[Collected data entries]
==*==
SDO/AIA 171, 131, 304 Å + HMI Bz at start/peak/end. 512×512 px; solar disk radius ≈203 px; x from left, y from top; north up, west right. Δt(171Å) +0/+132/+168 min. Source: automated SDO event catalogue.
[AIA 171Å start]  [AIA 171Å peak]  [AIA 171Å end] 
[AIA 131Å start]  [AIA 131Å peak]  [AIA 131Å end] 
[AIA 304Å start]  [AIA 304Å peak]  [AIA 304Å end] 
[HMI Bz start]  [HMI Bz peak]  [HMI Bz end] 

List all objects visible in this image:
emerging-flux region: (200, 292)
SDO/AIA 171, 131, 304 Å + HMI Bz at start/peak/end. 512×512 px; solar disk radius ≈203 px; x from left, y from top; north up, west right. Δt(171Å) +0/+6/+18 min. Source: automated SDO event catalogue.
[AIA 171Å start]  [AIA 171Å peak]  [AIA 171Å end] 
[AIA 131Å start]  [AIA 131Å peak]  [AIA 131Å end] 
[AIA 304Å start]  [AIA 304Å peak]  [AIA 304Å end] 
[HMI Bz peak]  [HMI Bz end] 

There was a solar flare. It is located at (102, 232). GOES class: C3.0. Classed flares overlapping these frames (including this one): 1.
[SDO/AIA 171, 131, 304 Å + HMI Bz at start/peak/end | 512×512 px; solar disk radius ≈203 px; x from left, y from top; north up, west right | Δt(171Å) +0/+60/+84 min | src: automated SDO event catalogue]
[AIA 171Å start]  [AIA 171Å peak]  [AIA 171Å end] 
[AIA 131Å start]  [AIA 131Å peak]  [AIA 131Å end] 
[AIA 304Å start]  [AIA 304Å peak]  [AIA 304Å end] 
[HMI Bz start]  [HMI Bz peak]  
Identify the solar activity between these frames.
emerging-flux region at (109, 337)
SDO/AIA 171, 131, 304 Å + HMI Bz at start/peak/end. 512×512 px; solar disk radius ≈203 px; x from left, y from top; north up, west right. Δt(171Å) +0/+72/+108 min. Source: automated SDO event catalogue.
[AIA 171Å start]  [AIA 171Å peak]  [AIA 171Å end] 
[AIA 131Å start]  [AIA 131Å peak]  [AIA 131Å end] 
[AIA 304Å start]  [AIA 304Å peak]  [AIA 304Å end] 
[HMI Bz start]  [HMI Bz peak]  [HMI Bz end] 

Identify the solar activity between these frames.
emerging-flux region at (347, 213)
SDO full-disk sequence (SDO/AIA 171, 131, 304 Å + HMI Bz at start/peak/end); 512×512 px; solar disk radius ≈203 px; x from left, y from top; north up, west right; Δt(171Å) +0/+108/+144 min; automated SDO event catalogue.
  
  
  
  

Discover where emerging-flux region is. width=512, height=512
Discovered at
==*==
Would it be possible to reproduce all the entries exactly as they appear above?

● **Output of the task**
SDO/AIA 171, 131, 304 Å + HMI Bz at start/peak/end. 512×512 px; solar disk radius ≈203 px; x from left, y from top; north up, west right. Δt(171Å) +0/+132/+168 min. Source: automated SDO event catalogue.
[AIA 171Å start]  [AIA 171Å peak]  [AIA 171Å end] 
[AIA 131Å start]  [AIA 131Å peak]  [AIA 131Å end] 
[AIA 304Å start]  [AIA 304Å peak]  [AIA 304Å end] 
[HMI Bz start]  [HMI Bz peak]  [HMI Bz end] 

List all objects visible in this image:
emerging-flux region: (200, 292)
SDO/AIA 171, 131, 304 Å + HMI Bz at start/peak/end. 512×512 px; solar disk radius ≈203 px; x from left, y from top; north up, west right. Δt(171Å) +0/+6/+18 min. Source: automated SDO event catalogue.
[AIA 171Å start]  [AIA 171Å peak]  [AIA 171Å end] 
[AIA 131Å start]  [AIA 131Å peak]  [AIA 131Å end] 
[AIA 304Å start]  [AIA 304Å peak]  [AIA 304Å end] 
[HMI Bz peak]  [HMI Bz end] 

There was a solar flare. It is located at (102, 232). GOES class: C3.0. Classed flares overlapping these frames (including this one): 1.
[SDO/AIA 171, 131, 304 Å + HMI Bz at start/peak/end | 512×512 px; solar disk radius ≈203 px; x from left, y from top; north up, west right | Δt(171Å) +0/+60/+84 min | src: automated SDO event catalogue]
[AIA 171Å start]  [AIA 171Å peak]  [AIA 171Å end] 
[AIA 131Å start]  [AIA 131Å peak]  [AIA 131Å end] 
[AIA 304Å start]  [AIA 304Å peak]  [AIA 304Å end] 
[HMI Bz start]  [HMI Bz peak]  
Identify the solar activity between these frames.
emerging-flux region at (109, 337)
SDO/AIA 171, 131, 304 Å + HMI Bz at start/peak/end. 512×512 px; solar disk radius ≈203 px; x from left, y from top; north up, west right. Δt(171Å) +0/+72/+108 min. Source: automated SDO event catalogue.
[AIA 171Å start]  [AIA 171Å peak]  [AIA 171Å end] 
[AIA 131Å start]  [AIA 131Å peak]  [AIA 131Å end] 
[AIA 304Å start]  [AIA 304Å peak]  [AIA 304Å end] 
[HMI Bz start]  [HMI Bz peak]  [HMI Bz end] 

Identify the solar activity between these frames.
emerging-flux region at (347, 213)
SDO full-disk sequence (SDO/AIA 171, 131, 304 Å + HMI Bz at start/peak/end); 512×512 px; solar disk radius ≈203 px; x from left, y from top; north up, west right; Δt(171Å) +0/+108/+144 min; automated SDO event catalogue.
  
  
  
  

Discover where emerging-flux region is. width=512, height=512
Discovered at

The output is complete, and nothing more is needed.